RECORDED INFORMATION:
>> begin
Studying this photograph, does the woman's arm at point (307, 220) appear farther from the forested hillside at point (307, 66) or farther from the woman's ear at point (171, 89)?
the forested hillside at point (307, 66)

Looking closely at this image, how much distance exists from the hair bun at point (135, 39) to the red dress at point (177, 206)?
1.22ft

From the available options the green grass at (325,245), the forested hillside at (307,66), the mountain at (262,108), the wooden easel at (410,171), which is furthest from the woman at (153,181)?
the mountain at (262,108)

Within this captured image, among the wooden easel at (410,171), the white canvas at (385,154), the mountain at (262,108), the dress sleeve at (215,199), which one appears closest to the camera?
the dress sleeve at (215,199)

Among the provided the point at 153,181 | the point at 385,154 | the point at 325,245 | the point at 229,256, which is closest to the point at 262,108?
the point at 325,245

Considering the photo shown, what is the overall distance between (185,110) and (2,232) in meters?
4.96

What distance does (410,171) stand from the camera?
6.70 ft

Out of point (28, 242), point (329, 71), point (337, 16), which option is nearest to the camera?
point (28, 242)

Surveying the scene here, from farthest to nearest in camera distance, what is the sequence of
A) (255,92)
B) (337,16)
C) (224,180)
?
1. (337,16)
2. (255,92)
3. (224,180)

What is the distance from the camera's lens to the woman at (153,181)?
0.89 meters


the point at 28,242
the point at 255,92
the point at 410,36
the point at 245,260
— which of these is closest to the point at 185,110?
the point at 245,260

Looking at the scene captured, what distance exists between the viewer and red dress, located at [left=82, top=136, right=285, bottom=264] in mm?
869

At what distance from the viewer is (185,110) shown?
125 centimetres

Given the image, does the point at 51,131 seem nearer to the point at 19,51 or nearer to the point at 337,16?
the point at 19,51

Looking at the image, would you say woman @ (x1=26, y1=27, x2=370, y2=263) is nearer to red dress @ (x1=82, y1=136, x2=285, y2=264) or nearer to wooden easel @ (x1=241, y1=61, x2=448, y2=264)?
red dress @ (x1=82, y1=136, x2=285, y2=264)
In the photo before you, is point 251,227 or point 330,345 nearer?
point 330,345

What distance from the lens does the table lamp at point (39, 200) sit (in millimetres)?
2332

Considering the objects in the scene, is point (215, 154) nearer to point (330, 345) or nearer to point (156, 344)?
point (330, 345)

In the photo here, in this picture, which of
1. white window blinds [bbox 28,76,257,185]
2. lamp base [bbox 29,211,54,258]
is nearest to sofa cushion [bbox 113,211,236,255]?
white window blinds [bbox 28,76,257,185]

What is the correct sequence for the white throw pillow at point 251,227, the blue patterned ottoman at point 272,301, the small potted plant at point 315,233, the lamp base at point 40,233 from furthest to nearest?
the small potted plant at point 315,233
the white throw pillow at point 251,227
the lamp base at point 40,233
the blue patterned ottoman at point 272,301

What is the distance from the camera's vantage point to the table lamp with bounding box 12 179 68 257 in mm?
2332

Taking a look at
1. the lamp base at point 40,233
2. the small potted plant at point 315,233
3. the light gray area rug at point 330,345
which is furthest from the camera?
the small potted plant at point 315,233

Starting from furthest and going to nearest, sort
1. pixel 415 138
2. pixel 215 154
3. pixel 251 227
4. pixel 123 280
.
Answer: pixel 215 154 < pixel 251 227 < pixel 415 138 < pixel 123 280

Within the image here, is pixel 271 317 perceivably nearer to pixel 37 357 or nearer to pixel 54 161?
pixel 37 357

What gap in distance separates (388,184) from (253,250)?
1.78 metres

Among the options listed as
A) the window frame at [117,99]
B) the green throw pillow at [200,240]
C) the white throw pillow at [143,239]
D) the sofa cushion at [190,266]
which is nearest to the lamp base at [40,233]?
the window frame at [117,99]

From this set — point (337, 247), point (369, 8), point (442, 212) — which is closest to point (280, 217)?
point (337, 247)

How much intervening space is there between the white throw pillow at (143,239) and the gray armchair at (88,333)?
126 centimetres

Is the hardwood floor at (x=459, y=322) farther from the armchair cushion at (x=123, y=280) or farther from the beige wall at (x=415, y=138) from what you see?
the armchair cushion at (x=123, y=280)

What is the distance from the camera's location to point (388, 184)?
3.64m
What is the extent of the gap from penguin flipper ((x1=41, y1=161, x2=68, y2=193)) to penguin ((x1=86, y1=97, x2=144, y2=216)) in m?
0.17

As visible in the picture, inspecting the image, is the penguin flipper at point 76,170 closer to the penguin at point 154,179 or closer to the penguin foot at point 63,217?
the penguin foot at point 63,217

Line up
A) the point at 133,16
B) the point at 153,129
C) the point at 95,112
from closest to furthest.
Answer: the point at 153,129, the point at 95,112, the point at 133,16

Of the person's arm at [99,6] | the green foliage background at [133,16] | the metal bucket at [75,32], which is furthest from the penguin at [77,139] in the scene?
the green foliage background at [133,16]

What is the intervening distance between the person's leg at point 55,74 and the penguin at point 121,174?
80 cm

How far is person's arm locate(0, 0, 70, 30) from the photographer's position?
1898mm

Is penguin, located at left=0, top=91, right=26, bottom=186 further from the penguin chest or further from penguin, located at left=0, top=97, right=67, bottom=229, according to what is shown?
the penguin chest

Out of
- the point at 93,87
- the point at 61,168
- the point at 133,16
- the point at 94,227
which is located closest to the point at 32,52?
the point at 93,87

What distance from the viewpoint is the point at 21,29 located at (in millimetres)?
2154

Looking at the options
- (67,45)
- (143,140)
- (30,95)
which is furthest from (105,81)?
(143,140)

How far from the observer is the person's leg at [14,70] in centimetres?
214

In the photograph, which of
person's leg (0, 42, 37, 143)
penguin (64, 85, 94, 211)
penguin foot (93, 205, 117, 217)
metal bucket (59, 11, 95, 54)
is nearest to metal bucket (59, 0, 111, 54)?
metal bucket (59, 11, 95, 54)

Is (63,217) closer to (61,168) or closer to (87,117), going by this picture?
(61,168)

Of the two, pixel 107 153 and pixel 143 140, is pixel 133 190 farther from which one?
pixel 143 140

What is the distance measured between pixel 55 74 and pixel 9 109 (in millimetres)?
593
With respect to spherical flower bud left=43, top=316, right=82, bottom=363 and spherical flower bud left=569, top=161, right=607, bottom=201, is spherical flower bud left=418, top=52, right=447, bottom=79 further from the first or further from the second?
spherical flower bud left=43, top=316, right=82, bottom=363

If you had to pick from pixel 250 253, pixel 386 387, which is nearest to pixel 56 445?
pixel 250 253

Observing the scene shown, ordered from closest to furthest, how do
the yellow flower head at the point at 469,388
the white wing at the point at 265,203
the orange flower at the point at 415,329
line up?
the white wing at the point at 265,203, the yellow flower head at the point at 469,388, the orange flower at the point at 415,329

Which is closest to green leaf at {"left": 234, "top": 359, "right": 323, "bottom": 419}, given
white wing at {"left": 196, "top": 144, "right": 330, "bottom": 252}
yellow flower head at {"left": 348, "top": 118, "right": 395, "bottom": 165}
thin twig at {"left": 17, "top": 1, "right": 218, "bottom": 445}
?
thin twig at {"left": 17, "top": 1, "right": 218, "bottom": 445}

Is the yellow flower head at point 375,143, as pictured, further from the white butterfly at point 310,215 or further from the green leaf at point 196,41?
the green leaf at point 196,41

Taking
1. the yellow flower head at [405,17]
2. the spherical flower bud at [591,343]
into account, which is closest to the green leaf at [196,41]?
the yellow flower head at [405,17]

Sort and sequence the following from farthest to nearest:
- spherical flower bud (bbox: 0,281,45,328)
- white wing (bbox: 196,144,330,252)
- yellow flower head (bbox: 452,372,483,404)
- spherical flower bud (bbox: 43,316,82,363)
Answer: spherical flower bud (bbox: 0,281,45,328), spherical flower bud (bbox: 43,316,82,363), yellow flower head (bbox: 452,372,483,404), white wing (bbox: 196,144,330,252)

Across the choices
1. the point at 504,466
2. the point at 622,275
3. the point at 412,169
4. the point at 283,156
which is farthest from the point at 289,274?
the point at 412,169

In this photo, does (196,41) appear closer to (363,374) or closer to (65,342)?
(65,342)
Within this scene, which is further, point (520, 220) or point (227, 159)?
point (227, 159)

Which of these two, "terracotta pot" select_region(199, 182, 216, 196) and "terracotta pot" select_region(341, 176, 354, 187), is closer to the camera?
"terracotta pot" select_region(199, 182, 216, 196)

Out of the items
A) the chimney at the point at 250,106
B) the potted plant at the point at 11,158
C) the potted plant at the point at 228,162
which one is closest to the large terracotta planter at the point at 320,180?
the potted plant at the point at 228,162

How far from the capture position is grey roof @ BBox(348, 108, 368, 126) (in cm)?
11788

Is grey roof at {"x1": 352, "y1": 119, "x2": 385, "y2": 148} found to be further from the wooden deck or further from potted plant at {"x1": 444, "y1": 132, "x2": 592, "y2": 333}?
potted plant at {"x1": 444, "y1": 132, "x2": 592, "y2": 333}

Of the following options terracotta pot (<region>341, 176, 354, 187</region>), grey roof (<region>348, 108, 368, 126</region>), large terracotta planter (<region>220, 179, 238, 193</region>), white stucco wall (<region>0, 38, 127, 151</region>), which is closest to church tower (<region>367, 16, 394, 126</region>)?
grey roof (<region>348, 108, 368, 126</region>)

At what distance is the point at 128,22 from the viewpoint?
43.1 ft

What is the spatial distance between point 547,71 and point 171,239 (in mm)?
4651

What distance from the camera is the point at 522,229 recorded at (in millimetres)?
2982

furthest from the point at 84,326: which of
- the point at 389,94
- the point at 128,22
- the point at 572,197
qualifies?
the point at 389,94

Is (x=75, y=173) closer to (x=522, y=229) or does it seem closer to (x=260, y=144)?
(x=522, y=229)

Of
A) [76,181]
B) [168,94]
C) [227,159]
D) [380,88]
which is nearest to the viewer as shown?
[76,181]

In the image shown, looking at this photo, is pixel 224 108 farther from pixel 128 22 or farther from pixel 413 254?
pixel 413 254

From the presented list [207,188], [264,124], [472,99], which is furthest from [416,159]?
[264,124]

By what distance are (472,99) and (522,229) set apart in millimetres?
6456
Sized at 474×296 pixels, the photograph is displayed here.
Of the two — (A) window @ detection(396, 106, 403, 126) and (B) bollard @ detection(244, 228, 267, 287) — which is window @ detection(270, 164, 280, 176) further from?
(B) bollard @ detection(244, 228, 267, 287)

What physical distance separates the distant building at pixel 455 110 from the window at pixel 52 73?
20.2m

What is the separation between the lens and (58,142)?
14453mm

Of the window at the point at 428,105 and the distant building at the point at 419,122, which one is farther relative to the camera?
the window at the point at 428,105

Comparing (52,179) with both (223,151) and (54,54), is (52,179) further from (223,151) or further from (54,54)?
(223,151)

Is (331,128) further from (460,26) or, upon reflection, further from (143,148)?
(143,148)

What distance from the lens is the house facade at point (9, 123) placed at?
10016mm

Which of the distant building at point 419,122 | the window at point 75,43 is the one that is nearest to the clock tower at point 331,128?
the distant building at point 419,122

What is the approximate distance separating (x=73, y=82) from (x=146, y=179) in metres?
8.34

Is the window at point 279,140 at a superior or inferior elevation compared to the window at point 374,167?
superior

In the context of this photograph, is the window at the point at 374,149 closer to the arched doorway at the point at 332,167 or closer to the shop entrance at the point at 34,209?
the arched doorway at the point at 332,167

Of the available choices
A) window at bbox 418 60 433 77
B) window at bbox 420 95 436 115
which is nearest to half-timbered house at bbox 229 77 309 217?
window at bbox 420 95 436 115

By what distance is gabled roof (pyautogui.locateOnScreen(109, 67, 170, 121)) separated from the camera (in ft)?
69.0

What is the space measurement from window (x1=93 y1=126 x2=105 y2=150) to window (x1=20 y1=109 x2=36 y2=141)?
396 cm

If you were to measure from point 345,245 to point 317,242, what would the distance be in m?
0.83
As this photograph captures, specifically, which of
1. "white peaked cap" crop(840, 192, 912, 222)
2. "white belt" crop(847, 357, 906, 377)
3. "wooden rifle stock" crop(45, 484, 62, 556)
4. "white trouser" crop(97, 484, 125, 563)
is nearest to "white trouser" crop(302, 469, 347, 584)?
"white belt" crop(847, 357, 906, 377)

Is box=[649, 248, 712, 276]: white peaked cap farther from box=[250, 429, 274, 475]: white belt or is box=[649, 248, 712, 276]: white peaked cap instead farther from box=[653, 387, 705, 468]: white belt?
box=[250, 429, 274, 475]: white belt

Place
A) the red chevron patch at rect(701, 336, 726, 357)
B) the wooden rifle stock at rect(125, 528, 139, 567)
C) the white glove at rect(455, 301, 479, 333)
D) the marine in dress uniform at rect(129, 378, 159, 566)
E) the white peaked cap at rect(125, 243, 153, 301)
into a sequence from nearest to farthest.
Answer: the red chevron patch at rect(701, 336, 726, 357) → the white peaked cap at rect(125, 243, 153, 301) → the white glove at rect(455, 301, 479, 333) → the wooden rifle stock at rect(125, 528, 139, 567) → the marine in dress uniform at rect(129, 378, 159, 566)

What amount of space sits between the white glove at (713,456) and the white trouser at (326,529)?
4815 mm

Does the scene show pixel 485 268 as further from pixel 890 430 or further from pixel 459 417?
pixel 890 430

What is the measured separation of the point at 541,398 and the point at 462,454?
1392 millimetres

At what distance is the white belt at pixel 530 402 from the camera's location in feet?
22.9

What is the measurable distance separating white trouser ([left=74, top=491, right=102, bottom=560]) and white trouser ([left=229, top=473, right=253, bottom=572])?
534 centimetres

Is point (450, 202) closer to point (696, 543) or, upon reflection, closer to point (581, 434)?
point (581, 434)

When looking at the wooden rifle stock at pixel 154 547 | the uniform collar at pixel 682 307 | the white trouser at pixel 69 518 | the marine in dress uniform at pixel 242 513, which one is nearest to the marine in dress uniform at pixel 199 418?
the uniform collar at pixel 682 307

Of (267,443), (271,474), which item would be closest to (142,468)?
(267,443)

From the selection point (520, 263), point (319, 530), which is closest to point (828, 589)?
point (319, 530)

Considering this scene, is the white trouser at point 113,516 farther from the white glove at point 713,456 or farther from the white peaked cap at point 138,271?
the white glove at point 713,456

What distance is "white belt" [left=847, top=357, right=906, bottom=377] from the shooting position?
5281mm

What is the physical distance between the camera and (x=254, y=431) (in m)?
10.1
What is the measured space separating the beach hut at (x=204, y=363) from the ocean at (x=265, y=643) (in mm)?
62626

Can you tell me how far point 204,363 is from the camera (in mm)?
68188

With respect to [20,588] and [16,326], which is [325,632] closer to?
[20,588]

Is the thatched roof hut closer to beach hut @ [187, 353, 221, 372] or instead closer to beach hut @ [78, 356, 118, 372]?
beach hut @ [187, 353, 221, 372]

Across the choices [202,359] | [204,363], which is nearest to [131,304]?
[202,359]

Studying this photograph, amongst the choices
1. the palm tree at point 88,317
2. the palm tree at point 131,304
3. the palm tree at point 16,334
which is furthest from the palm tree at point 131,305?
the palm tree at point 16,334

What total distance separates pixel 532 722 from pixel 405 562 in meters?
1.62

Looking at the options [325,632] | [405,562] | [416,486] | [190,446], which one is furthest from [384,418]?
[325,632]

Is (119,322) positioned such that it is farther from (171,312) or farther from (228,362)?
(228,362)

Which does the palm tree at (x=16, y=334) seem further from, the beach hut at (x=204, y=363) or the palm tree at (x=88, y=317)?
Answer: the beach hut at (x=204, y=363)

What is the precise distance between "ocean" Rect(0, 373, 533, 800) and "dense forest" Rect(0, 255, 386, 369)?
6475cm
>> end
GIVEN TASK: Copy out the part of the items that opens with the line containing "Looking at the options [325,632]" and runs through the end of the items, keeping every line unchanged.

SOLVED PROBLEM:
Looking at the options [325,632] | [405,562] | [416,486] | [190,446], which one is furthest from [384,418]?
[325,632]

Is (119,322) positioned such that it is farther from (171,312) or farther from (228,362)?
(228,362)

Which does the palm tree at (x=16, y=334) seem further from, the beach hut at (x=204, y=363) or the palm tree at (x=88, y=317)?
Answer: the beach hut at (x=204, y=363)

What is the precise distance between "ocean" Rect(0, 373, 533, 800) and "dense forest" Rect(0, 255, 386, 369)?
6475cm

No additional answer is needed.